O Ato Conjunto CSJT.GP. VP e CGJT. Nº 006, de 4 de maio de 2020, consolida e uniformiza, no âmbito da Justiça do Trabalho de 1º e 2º graus, dentre outras coisas, a utilização ampla da videoconferência para realização das audiências nessa especializada, em qualquer modalidade, sejam de Conciliação, Inicial, UNA ou Instrução, com o objetivo de prevenir o contágio pelo novo Coronavírus – Covid-19, bem como garantir o acesso à justiça.

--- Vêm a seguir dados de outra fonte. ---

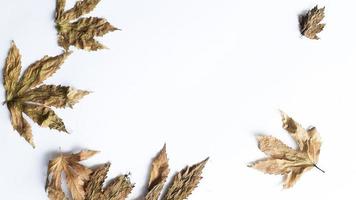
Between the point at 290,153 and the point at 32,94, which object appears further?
the point at 290,153

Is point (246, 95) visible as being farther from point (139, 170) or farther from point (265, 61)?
point (139, 170)

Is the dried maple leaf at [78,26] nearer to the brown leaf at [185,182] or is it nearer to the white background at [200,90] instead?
the white background at [200,90]

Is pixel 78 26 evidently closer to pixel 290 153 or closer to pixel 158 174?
pixel 158 174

Pondere-se, a priori, que as audiências virtuais já estão previstas no Código de Processo Civil Brasileiro (Lei 13105/2015) e são realizadas em vários Tribunais Regionais do Trabalho, como TRT da 2ª Região, por exemplo, em casos de partes que estão vivendo no exterior, de presidiários, de pessoas com alguma enfermidade, entre outras situações especiais.

Desse modo, a videoconferência é uma ferramenta eficaz para se evitar deslocamentos, diminuir custos, facilitar e ampliar o acesso à justiça, resultando assim, na fluidez ao andamento processual, bem como no atual cenário, reforçam os cuidados e a manutenção do isolamento social, evitando a exposição dos jurisdicionados ao contágio pelo COVID-19.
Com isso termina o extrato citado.